Wildlife and Habitats – by John Lanier, Wildlife Biologist
The Atlantic Coast Joint Venture (ACJV) set common goals for bird conservation in the Atlantic Flyway. ACJV has grouped much of the North American Atlantic Coast into Bird Conservation Regions (BCR). These BCRs are considered by most biologists a standard foundation for wildlife conservation work. The DTW tool recognizes Bird Conservation Region 14 (BCR14), which includes lands from Northwestern Connecticut to the Gulf of St Lawrence. The only portion of New Hampshire that does not fall within BCR14 is its coastal area.
The Technical Guide to Forest Wildlife Habitat Management in New England (DeGraaf et.al, 2007) lists 330 wildlife species applicable to BCR14. This list varies from salamanders to moose and everything in between. Over 90 of these have been identified as Species of Greatest Conservation Need (SGCN) in one or more of the Wildlife Action Plans in the New England states. Each of these species show breeding preference for one or more of 21 forest types that are incorporated in this tool. Each wildlife species is assigned to the forest type(s) it prefers for breeding. It is recognized that some wildlife species may use other types for breeding but this tool intends to identify the most important ones.
Recommendations are provided for each of the 90+ SGCN. In some cases, such as woodcock, golden-winged warbler, bald eagle and New England cottontail, the recommendations were developed by working groups. However, for most of these species, recommendations were developed based on the best available knowledge by individuals working on this tool. These recommended practices are basic and the expectation is to improve them as knowledge of the special habitat requirements for each SGCN species changes.
All forest management decisions are now required to consider impacts on bats. Six out of the nine species of bats in BCR14 are non-migratory and their populations are being severely impacted by a disease known as White Nose Syndrome (WNS). BCR 14 is right in the middle of the WNS Zone as delineated by the US Fish and Wildlife Service. Two of these non-migratory species have Federal status under the Endangered Species Act. The Indiana bat is listed as Endangered, and the northern long-eared bat is listed as Threatened. The other four could possibly become listed federally and are listed in several states within BCR 14. The Indiana bat is, at present, confined to the Champlain Valley in Vermont. The northern long-eared bat, however, is present all through BCR 14 according to various studies using bat detectors (they record vocalizations and species, or species groups that can be identified due to the unique frequencies of their calls).
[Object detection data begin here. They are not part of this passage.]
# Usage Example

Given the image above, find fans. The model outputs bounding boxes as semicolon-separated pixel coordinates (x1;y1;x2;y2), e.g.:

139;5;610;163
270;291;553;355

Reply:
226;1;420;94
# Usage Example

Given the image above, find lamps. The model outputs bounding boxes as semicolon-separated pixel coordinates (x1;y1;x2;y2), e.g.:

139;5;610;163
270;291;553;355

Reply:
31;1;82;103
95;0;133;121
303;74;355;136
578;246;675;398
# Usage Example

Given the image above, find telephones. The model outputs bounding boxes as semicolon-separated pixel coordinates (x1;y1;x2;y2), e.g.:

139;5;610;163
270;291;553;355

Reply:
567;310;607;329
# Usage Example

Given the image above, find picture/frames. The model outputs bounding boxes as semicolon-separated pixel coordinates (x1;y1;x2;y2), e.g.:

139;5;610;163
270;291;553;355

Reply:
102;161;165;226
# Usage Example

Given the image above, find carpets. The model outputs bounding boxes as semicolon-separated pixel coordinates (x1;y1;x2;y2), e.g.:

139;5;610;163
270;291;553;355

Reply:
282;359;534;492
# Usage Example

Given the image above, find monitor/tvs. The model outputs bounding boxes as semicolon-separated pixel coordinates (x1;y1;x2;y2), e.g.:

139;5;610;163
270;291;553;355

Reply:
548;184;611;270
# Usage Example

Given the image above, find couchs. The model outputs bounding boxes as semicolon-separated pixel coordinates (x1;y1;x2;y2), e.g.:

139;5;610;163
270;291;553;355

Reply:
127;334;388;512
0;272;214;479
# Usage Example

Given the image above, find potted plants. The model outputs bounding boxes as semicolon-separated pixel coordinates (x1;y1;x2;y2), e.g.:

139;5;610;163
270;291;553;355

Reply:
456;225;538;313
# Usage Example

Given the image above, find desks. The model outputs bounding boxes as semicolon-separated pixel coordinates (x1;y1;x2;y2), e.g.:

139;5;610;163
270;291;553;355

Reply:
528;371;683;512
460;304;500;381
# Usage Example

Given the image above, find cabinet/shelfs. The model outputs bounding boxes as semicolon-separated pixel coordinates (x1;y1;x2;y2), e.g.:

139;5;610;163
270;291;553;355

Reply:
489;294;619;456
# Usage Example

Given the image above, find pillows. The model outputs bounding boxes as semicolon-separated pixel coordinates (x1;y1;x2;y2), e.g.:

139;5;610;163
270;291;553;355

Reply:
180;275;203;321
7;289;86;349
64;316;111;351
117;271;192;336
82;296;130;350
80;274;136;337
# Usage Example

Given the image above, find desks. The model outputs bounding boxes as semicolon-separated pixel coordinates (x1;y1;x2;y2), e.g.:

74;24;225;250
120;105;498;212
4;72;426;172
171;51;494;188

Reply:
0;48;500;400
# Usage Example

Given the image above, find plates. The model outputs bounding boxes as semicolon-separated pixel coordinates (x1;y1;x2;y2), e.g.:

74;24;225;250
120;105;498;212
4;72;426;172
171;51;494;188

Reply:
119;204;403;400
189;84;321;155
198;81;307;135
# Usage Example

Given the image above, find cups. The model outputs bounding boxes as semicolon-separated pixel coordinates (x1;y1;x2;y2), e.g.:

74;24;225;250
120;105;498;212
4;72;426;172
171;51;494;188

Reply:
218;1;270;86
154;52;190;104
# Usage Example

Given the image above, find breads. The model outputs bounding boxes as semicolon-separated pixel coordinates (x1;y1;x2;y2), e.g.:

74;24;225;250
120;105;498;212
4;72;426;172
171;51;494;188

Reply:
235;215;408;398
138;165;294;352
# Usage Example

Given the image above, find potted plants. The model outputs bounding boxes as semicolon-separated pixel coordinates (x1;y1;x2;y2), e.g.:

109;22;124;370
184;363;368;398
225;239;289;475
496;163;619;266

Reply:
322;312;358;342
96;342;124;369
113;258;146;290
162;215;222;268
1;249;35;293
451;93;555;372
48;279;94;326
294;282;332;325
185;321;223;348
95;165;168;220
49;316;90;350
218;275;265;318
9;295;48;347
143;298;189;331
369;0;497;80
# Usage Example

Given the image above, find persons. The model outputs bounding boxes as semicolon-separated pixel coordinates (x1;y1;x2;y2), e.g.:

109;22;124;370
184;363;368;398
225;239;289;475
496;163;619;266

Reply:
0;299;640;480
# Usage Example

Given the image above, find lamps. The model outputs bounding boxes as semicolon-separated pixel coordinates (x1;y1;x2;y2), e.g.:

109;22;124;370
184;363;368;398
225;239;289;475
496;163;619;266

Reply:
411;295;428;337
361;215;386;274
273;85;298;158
The other species are also present across BCR14, with migratory bats hibernating outside of BCR 14. All these species feed on insects captured over forested canopies, wetlands, water bodies and non-forested openings such as fields. Most roost in hollow trees, under shaggy bark of a variety of tree species, by hanging off tree branches or in buildings. They are not fussy about which forest type they hunt over or through, and do not seem to be very selective about where they roost although some like it warmer than others do.
The bottom line is that these bats can be all over the place and can be impacted by forest management activities unless they are hibernating. Even then, the forested conditions around where they hibernate can be adversely modified by forest management activities. The forested conditions around their hibernacula are where they gather just prior to hibernation (known as swarming) to breed and just following hibernation in the spring (known as staging).
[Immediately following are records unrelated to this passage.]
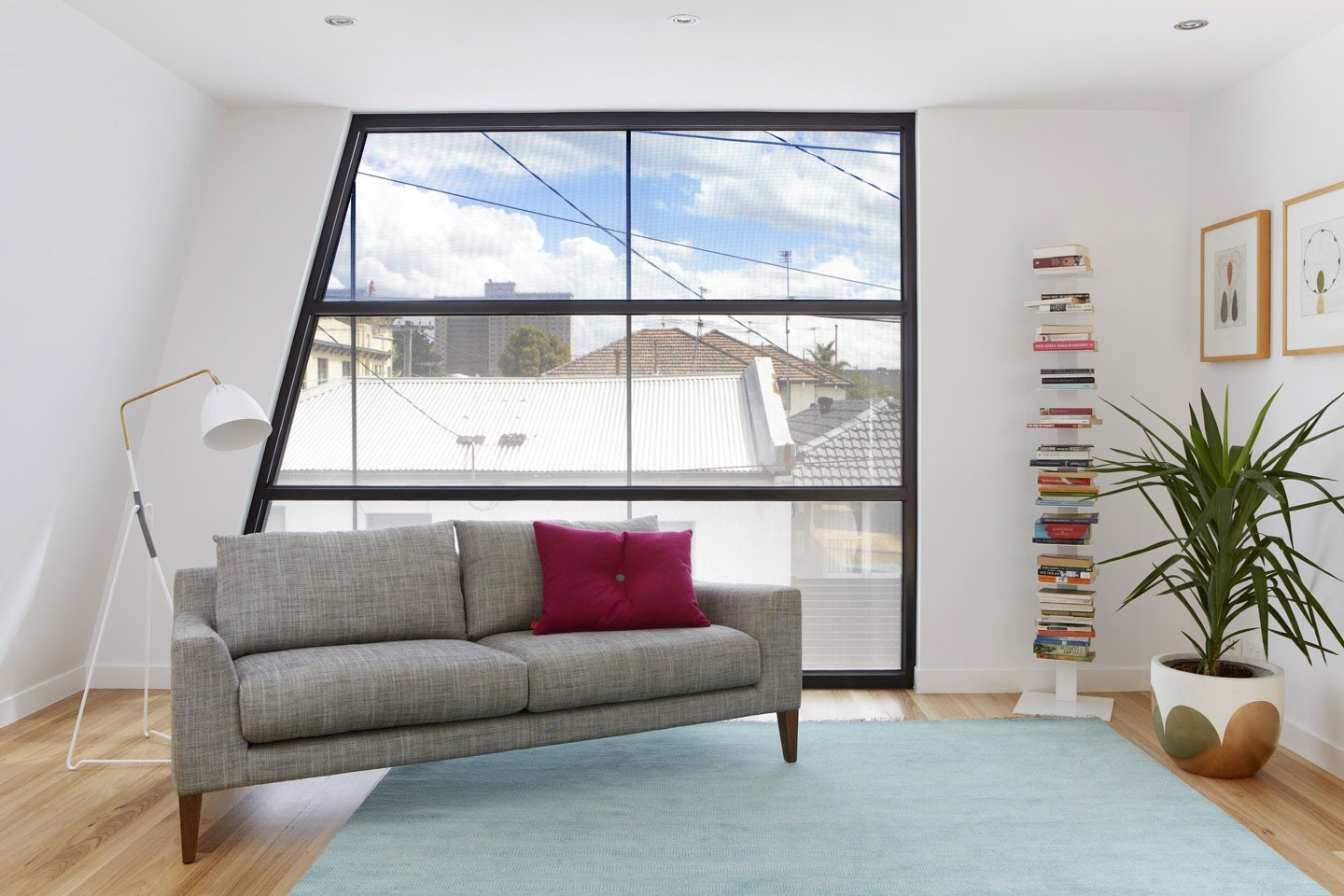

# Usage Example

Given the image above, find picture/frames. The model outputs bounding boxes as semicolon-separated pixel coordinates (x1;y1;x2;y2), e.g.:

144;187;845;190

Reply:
1282;182;1344;356
1199;210;1270;361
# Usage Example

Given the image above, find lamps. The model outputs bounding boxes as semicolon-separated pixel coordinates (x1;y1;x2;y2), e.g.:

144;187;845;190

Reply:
65;369;275;769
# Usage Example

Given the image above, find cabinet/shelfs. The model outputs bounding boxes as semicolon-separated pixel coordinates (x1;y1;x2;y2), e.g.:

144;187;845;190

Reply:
1014;271;1116;721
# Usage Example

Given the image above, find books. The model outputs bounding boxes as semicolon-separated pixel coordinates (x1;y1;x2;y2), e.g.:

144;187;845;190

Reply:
1025;242;1100;661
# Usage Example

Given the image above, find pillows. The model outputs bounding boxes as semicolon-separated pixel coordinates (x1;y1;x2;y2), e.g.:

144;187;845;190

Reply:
454;515;662;641
533;521;710;634
213;521;465;660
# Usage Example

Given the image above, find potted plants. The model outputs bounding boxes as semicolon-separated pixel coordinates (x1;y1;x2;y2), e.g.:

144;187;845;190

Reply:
1077;383;1343;779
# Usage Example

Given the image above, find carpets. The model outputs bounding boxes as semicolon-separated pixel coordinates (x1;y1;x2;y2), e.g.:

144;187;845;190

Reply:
286;717;1330;896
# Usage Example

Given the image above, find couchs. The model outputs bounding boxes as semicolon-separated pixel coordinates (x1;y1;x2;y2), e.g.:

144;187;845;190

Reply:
172;515;802;864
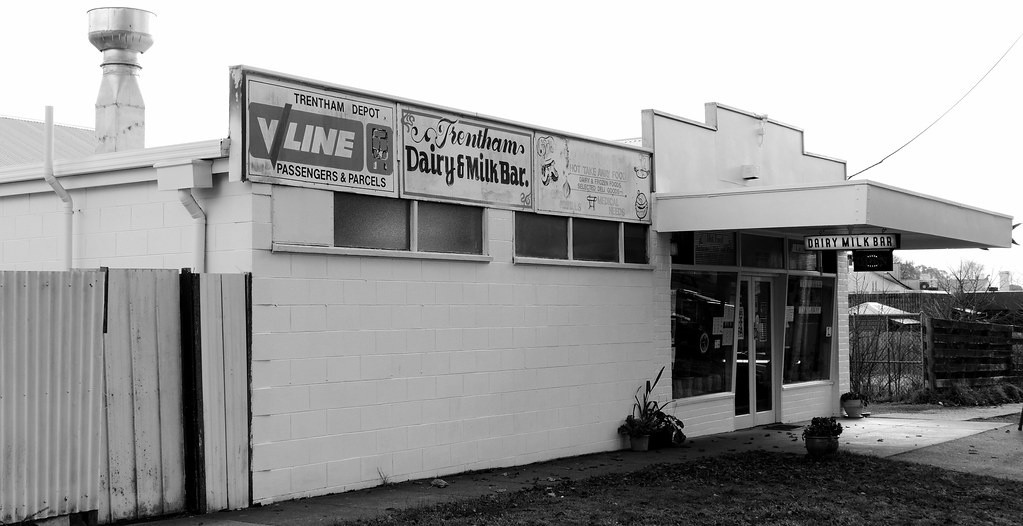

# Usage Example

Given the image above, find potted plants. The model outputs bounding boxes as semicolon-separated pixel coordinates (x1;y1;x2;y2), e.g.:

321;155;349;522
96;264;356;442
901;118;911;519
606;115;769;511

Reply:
615;366;686;451
802;415;843;454
840;392;869;418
First, contact your state wildlife agency to find out if there are known hibernacula or recorded roost trees or other habitat concerns in or near the project. There are federal regulations governing the Indiana and northern long-eared bats and there may be other state regulations as well.
If it turns out that either the Indiana or northern-long-eared bat may be affected by the project, and there are federal funds supporting the project, then rule 4d under the Endangered Species Act comes into play. The Rule 4d process (January 13, 2016) is presented here. We recommend that the 4d rule process be followed for every project, federally funded or not. This step down process was developed for the mid-west but it applies equally in BCR 14. The Key to the Northern Long-Eared Bat 4(d) Rule for Non-Federal Activities is a critical step in completing any successful forest management plan and is a required consideration of the DTW process.